# Combinatorial Algorithms

Combinatorial Algorithms
Spring 2015
Prof. Matthew P. Johnson
“There is an obvious finite algorithm, but that algorithm increases in difficulty exponentially
with the size of the graph. It is by no means obvious whether or not there exists an algorithm
whose difficulty increases only algebraically with the size of the graph. ... It may be that since
one is customarily concerned with existence, convergence, finiteness, and so forth, one is not
inclined to take seriously the question of the existence of a better-than-finite algorithm.”
— Jack Edmonds, “Paths, Trees, and Flowers” (1965)

Prerequisites: Algorithms, and mathematical maturity; also, basic knowledge of discrete math and linear algebra.

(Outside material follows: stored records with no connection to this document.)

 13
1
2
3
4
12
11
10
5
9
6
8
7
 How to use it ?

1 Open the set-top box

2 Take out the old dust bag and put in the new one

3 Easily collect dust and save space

Texts: A Course in Combinatorial Optimization (Schrijver; http://homepages.cwi.nl/~lex/files/dict.pdf) and Combinatorial Optimization: Algorithms and Complexity (Papadimitriou &
Steiglitz)

Assessment: Biweekly problem sets, and a project (survey paper or implementation).

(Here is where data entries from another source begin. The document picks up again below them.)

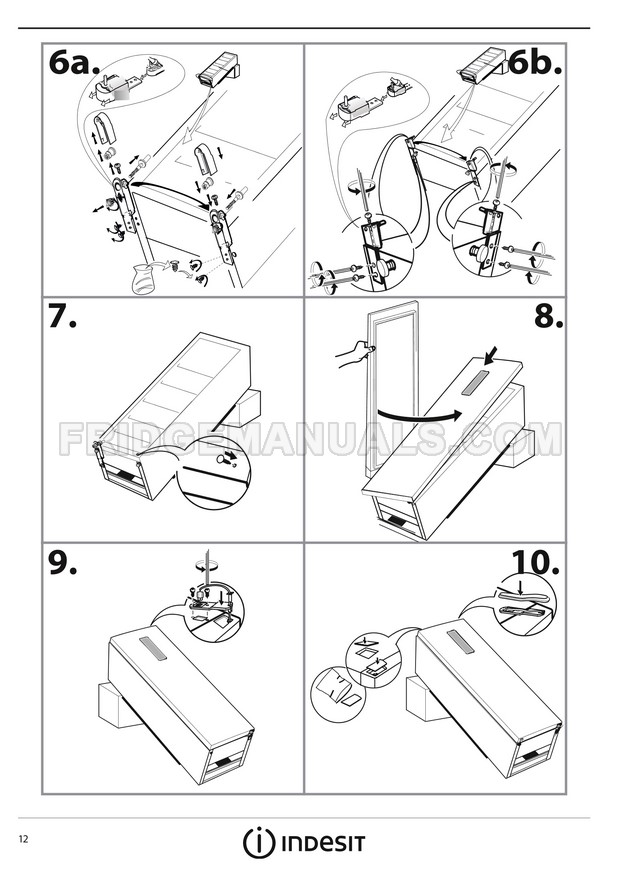 6a.

6b.

7.

8.

FRIDGEMANUALS.COM

9.

10.

12

INDESIT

Course summary: This is a course on combinatorial algorithms (or, as some would say, algorithms), covering topics (far) beyond the scope of the first-year algorithms class. More precisely, this is an advanced course in algorithms for optimization problems concerning discrete objects, principally graphs. In such problems, we search a finite but typically exponentially large set of valid solutions—e.g., all matchings in a graph—for one maximizing or minimizing some objective function. Nonetheless, most of the problems we study in this course are optimally solvable in polynomial time. The fundamental topics here are matchings, flows and cuts, shortest paths and spanning trees, and matroids. An overarching theme is that many such problems have traditionally been studied both a) by computer scientists, using discrete, combinatorial algorithms (greedy, DP, etc.), and b) in the operations research optimization community, where they are treated as continuous optimization problems (solved by LP, etc.). We will often compare the two approaches, and we will find that it can be fruitful to combine them. In particular, we will repeatedly use is linear programming throughout the course.

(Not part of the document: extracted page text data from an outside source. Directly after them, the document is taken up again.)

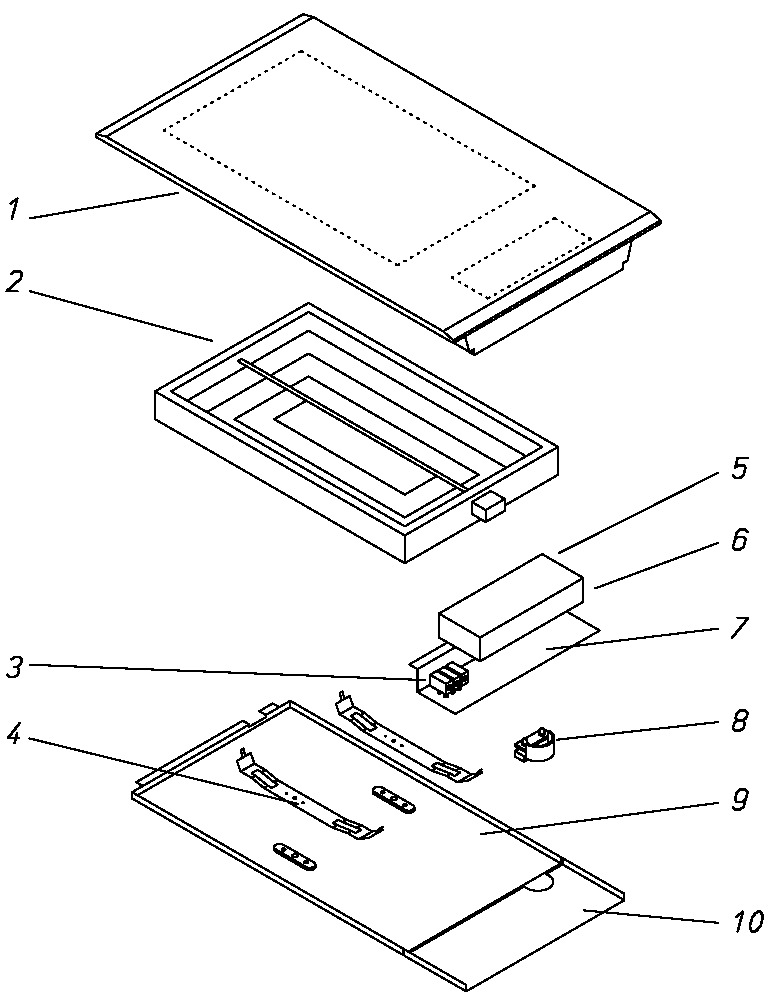 1
2
5
6
7
3
8
4
9
10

Rationale: Combinatorial algorithms is a core part of algorithms, which is a core part of computer science, as perhaps evidenced by the epigraph above (from the paper in which Edmonds gave his algorithm for maximum matching in general graphs). Many of the optimization problems that are most fundamental to computer science and have had the greatest “broader impact” outside of computer science and indeed within the wider world—shortest paths for travel, network flow for business and transportation, maximum matching for resource allocation, linear programming for myriad operations research problems—are among the topics covered in this course.

Learning goals: Learn some of the canonical algorithms (and algorithm schemata) for solving fundamental matching, flow, and path problems; become able to apply and extend these techniques to new problem variations; come to see how many of these problems are mutually reducible to one another; gain an appreciation of the conceptual foundations of duality and matroid theory, and of polyhedral combinatorics as mathematical technology.

Topics:
• shortest paths and spanning trees
– single-source (Dijkstra, Bellman-Ford)
– all-pairs (Floyd-Warshall)
– spanning trees (Prim, Kruskal)
– arborescences (Edmonds)
– NP-Complete extensions (CDS, Steiner, etc.)
• linear programming
– convex hulls and polyhedra
– simplex, etc.
– LP-rounding for approximation
– duality
– packing and covering LPs
– primal-dual method
– totally unimodular matrices
• convex optimization
– convex programming
– Lagrangian duality
– semi-definite programming
• matchings
– unweighted bipartite (augmenting paths)
– weighted bipartite (Hungarian)
– unweighted non-bipartite (Edmonds)
– weighted non-bipartite (more Edmonds)
– NP-Complete extensions (GAP, 3DM, etc.)
• network flows
– disjoint paths (Menger)
– max flow / min cut
– augmenting path algorithms
– push-relabel algorithms
– min-cost max flow
– multi-commodity flow and multicut• matroid theory
– matroid intersection
– matroid union
• optional side topics
– string matching (Rabin-Karp, KMP)
– online algorithms (paging, k-server, secretary)
– scheduling